Sonny Side Up is an album by trumpeter Dizzy Gillespie, and the tenor saxophonists Sonny Stitt and Sonny Rollins, recorded in December 1957 in New York City. It was released in 1959 on producer Norman Granz's newly launched Verve label.

Reception
As Thomas Cunniffe has written, "The pairing of Rollins and Stitt was highly inspired. More important than their common nicknames (and the punning album title), tenor saxophonists Rollins and Stitt were both influenced by Charlie Parker, but each took a vastly different approach to improvisation. Stitt transferred Parker's white-hot intensity to the tenor after several fans and critics pointed out the tonal similarity of their alto sounds. Rollins was a more thoughtful player who expanded the vocabulary of bop improvisation by incorporating thematic elements into his solos and by experimenting with different melodic shapes and unusual phrase lengths."

Pianist Ray Bryant, bassist Tommy Bryant, and drummer Charlie Persip form the rhythm section. Stephen Cook of AllMusic described the album as "one of the most exciting 'jam session' records in the jazz catalog. ...both a highly enjoyable jazz set and something of an approximation of the music's once-revered live cutting session".

SET EXERCISE 1 - Pull out every line of the listing that contains the string "farther", with case counting.

GIVEN DATA -

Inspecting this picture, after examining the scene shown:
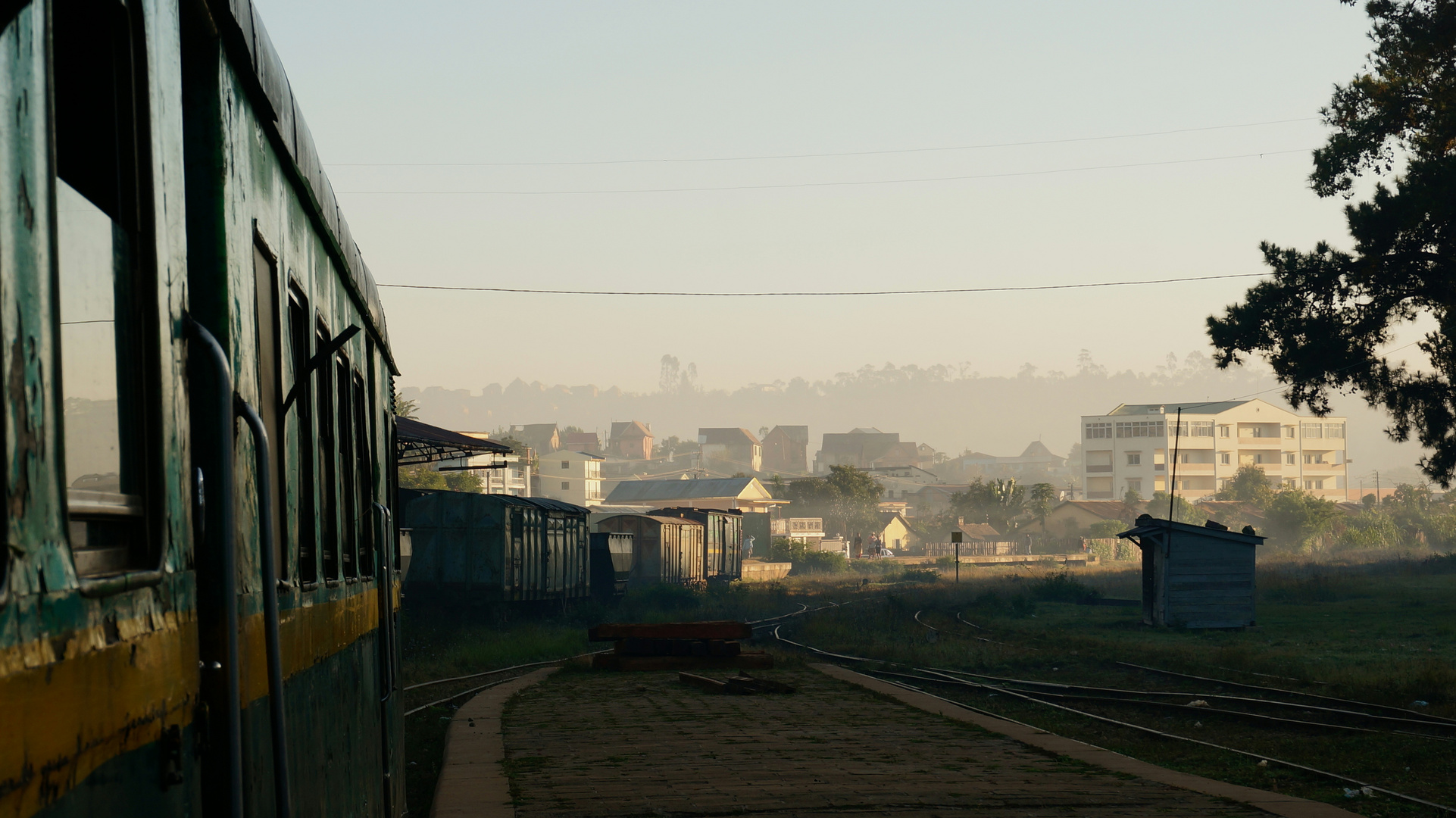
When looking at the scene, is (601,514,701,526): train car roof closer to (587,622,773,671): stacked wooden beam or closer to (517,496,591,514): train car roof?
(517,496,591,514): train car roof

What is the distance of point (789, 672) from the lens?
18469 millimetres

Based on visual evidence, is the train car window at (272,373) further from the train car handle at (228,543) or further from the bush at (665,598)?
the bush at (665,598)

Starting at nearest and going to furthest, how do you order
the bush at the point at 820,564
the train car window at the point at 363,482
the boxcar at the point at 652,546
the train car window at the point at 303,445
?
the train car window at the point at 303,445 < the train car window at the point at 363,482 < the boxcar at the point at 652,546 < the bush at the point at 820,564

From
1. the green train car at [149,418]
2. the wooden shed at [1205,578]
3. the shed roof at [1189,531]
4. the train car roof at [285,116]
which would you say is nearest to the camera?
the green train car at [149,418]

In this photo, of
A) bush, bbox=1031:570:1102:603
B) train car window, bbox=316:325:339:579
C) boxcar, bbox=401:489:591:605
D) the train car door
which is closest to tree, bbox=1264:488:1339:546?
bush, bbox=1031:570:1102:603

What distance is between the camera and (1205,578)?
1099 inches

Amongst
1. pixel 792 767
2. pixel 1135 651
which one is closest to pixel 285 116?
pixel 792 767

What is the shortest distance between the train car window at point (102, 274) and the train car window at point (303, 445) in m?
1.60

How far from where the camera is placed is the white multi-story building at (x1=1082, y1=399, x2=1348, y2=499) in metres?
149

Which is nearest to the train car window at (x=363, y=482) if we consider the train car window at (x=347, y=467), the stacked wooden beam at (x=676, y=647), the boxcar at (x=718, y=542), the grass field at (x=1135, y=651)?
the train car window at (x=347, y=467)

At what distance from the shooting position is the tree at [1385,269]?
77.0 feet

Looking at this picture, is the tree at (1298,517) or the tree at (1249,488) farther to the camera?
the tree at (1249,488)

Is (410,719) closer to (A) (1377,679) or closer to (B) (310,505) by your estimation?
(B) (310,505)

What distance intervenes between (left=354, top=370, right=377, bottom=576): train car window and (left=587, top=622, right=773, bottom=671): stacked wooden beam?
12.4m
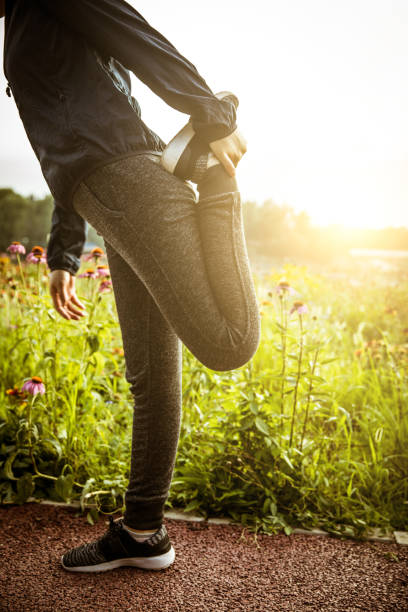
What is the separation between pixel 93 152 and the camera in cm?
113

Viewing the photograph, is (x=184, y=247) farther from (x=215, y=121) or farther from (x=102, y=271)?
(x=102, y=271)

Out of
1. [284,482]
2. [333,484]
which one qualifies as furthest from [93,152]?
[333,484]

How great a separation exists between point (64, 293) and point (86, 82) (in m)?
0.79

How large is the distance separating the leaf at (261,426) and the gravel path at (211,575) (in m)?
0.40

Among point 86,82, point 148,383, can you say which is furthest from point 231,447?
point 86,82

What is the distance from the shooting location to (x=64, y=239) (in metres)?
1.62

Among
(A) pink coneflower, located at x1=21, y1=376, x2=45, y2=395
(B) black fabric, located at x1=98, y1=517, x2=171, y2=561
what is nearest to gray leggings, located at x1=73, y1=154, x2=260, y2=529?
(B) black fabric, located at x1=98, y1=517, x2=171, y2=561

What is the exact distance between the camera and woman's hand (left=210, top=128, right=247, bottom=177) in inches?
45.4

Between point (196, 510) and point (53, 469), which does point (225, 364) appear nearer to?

SET EXERCISE 2 - Quote the Sonny Side Up article word for word between "Sonny Side Up" and "launched Verve label.", inclusive.

RESULT 1 -
Looking at this picture, is the tree at (1298,517) or the tree at (1249,488) farther to the camera?
Viewing the photograph, is (x=184, y=247) farther from (x=215, y=121) or farther from (x=102, y=271)?

RESULT 2 -
Sonny Side Up is an album by trumpeter Dizzy Gillespie, and the tenor saxophonists Sonny Stitt and Sonny Rollins, recorded in December 1957 in New York City. It was released in 1959 on producer Norman Granz's newly launched Verve label.